- Work required: Among the lines of the records, find all that carry the word "radius" and copy them.

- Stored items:
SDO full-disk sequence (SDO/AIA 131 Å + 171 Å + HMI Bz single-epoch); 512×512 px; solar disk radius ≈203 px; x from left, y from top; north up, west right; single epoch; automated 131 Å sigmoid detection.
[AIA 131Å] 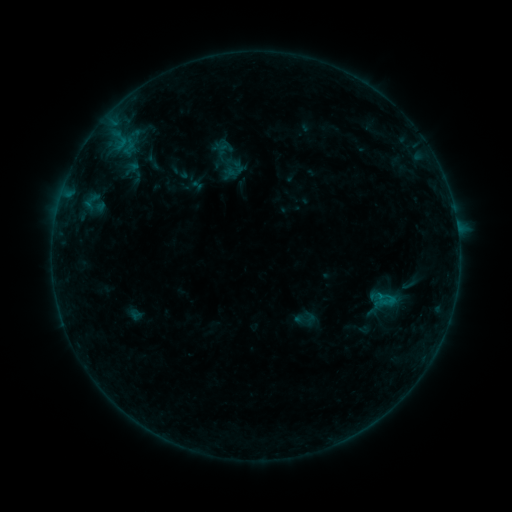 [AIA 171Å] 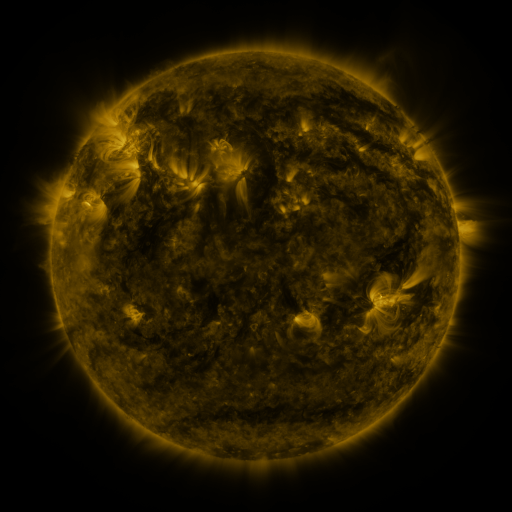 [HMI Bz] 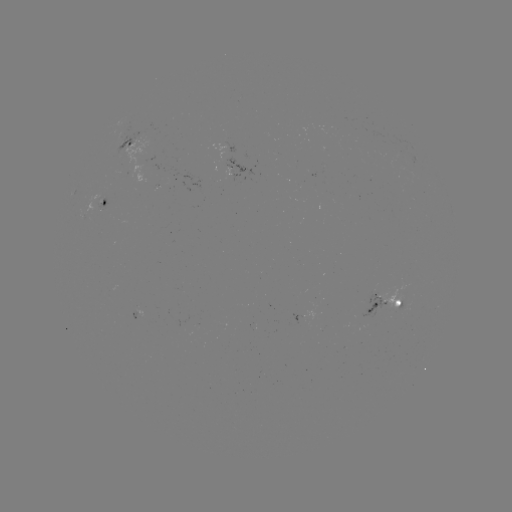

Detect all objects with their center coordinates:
sigmoid: <bbox>293, 305, 318, 332</bbox>
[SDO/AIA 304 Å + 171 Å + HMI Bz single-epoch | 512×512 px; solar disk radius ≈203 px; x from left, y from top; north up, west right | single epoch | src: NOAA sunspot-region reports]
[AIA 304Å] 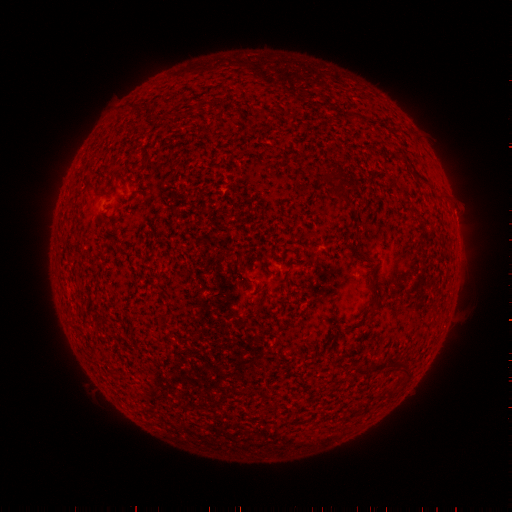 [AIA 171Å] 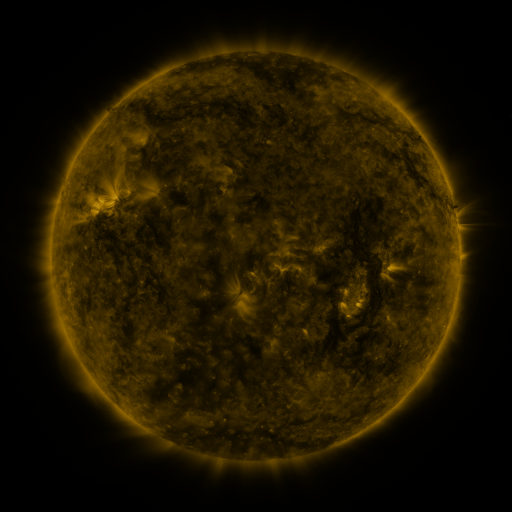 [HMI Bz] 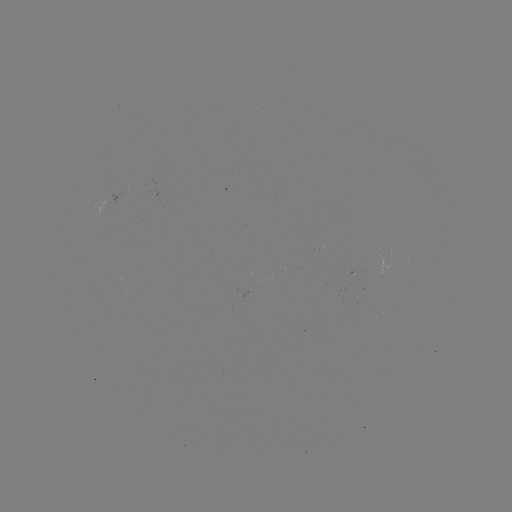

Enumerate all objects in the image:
(none)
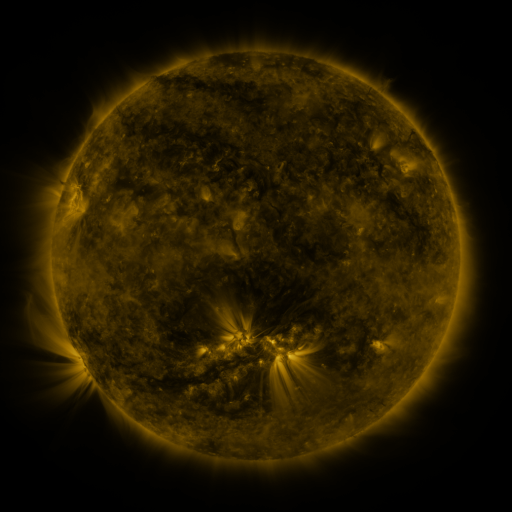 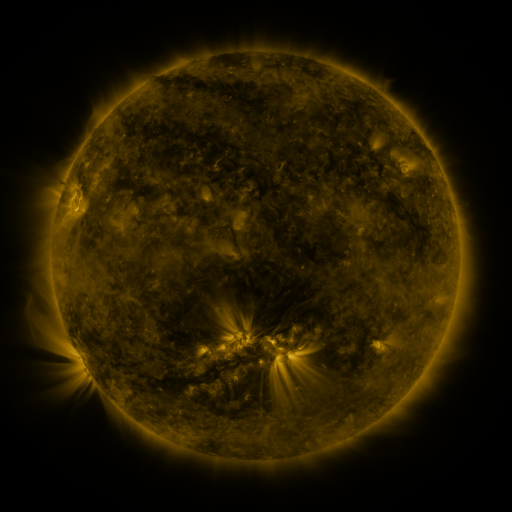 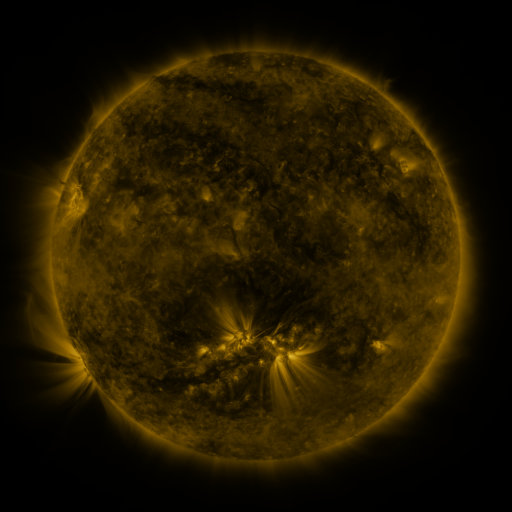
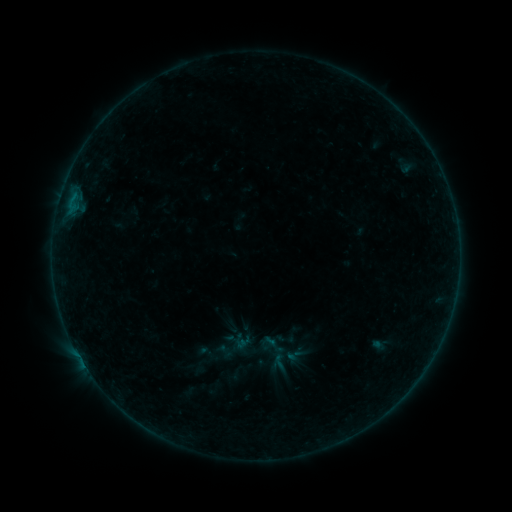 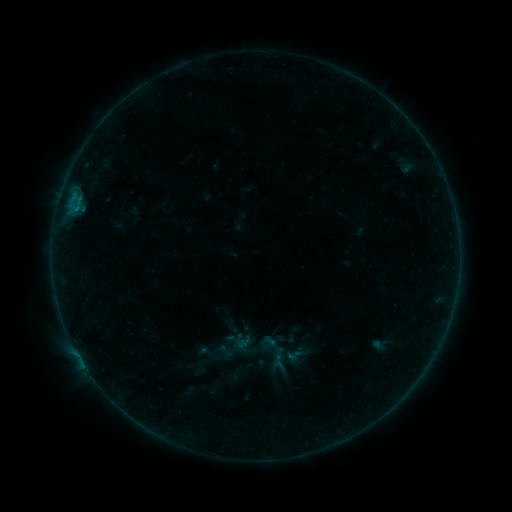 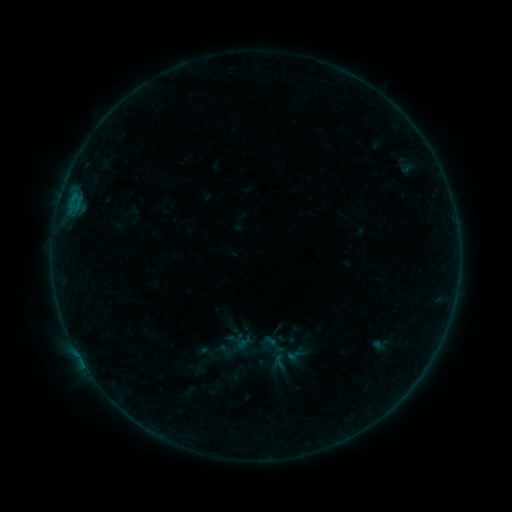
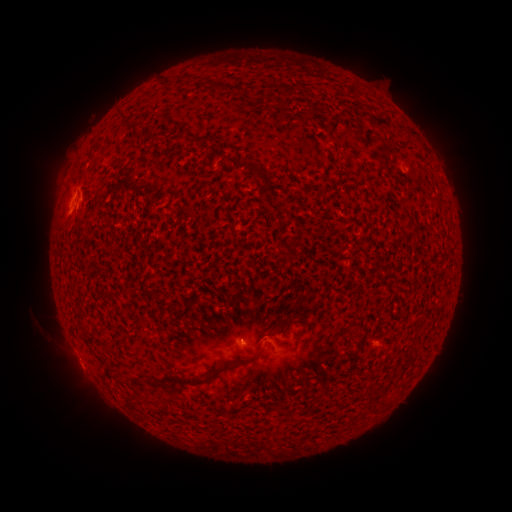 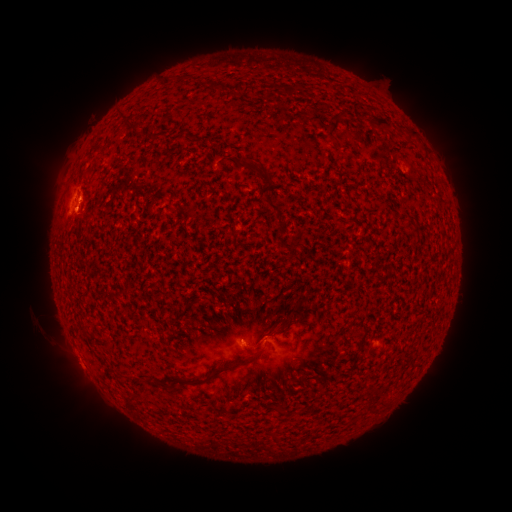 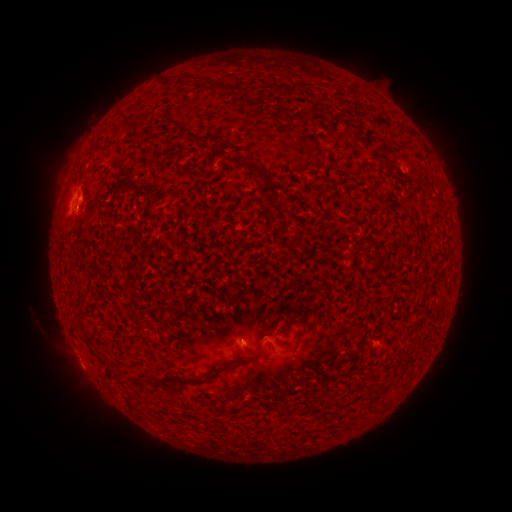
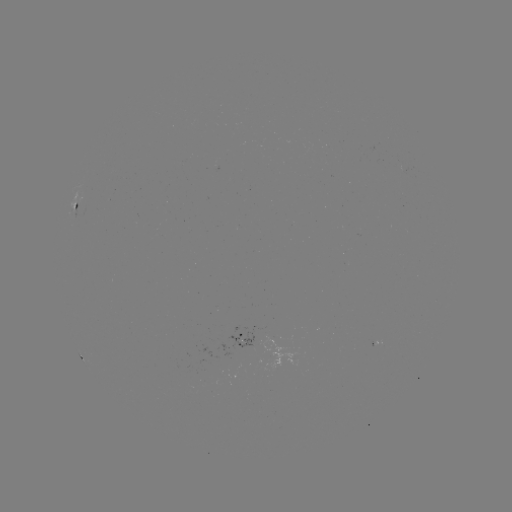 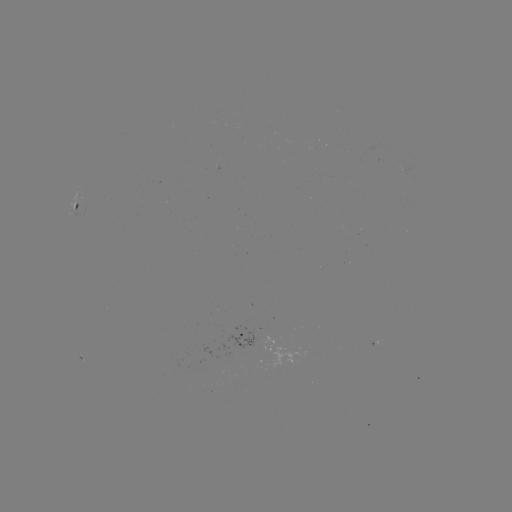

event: flare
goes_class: B2.1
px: (75, 215)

- The completed task:
SDO full-disk sequence (SDO/AIA 131 Å + 171 Å + HMI Bz single-epoch); 512×512 px; solar disk radius ≈203 px; x from left, y from top; north up, west right; single epoch; automated 131 Å sigmoid detection.
[SDO/AIA 304 Å + 171 Å + HMI Bz single-epoch | 512×512 px; solar disk radius ≈203 px; x from left, y from top; north up, west right | single epoch | src: NOAA sunspot-region reports]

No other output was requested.